Required task:
Reproduce the KeplerMapper comment thread below in full, word for word.

Page text:

########################################

Comments (13)
-
Best way is to one-hot encode your categories. If cardinality is too high or there are many categoricals, look into neural network embeddings as a preprocessing step, or sparse Hamming distance.
-
Distance function is routinely set in the clustering algorithm. For instance, if you want to use cosine distance, you could set:
graph = mapper.map(projected_X,
inverse_X,
clusterer=sklearn.cluster.AgglomerativeClustering(n_clusters=3,
affinity='cosine')
KeplerMapper operates mostly directly on vector data, not on distance matrices.
But you could if you wanted to (may not scale to huge datasets, depending on clusterer used and number of intervals, also is theoretically a bit weird here, because you use euclidean distance on Pearson distance matrix):
# Project by L2-norm on squared Pearson distance matrix
X_projected = mapper.fit_transform(X_inverse,
projection="l2norm",
distance_matrix="pearson")

########################################

Provided material:
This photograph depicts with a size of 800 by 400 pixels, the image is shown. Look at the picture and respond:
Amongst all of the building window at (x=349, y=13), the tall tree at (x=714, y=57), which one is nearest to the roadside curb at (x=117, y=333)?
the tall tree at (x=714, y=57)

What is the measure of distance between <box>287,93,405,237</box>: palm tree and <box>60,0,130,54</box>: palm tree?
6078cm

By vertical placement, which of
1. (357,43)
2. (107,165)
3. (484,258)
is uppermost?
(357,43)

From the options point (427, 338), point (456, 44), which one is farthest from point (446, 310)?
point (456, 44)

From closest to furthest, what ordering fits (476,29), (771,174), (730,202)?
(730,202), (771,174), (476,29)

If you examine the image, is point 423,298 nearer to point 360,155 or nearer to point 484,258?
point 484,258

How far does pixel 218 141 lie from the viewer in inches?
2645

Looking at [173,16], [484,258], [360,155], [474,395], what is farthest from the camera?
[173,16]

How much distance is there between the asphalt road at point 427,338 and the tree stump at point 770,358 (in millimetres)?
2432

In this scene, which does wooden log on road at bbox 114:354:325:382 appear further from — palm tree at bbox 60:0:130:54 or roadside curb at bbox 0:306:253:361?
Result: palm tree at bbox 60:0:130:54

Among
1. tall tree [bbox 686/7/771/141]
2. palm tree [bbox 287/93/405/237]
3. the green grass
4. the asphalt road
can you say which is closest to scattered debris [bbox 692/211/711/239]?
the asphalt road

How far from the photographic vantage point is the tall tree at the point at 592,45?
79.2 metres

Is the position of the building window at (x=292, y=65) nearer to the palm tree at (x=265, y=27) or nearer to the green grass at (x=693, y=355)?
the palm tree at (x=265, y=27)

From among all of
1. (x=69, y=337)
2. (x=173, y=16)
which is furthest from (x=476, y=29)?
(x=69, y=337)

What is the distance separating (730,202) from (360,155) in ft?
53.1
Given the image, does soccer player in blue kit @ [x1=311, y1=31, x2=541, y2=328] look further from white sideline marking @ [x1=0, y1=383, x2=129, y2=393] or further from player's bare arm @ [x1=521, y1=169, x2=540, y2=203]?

########################################

Task response:
Comments (13)
-
Best way is to one-hot encode your categories. If cardinality is too high or there are many categoricals, look into neural network embeddings as a preprocessing step, or sparse Hamming distance.
-
Distance function is routinely set in the clustering algorithm. For instance, if you want to use cosine distance, you could set:
graph = mapper.map(projected_X,
inverse_X,
clusterer=sklearn.cluster.AgglomerativeClustering(n_clusters=3,
affinity='cosine')
KeplerMapper operates mostly directly on vector data, not on distance matrices.
But you could if you wanted to (may not scale to huge datasets, depending on clusterer used and number of intervals, also is theoretically a bit weird here, because you use euclidean distance on Pearson distance matrix):
# Project by L2-norm on squared Pearson distance matrix
X_projected = mapper.fit_transform(X_inverse,
projection="l2norm",
distance_matrix="pearson")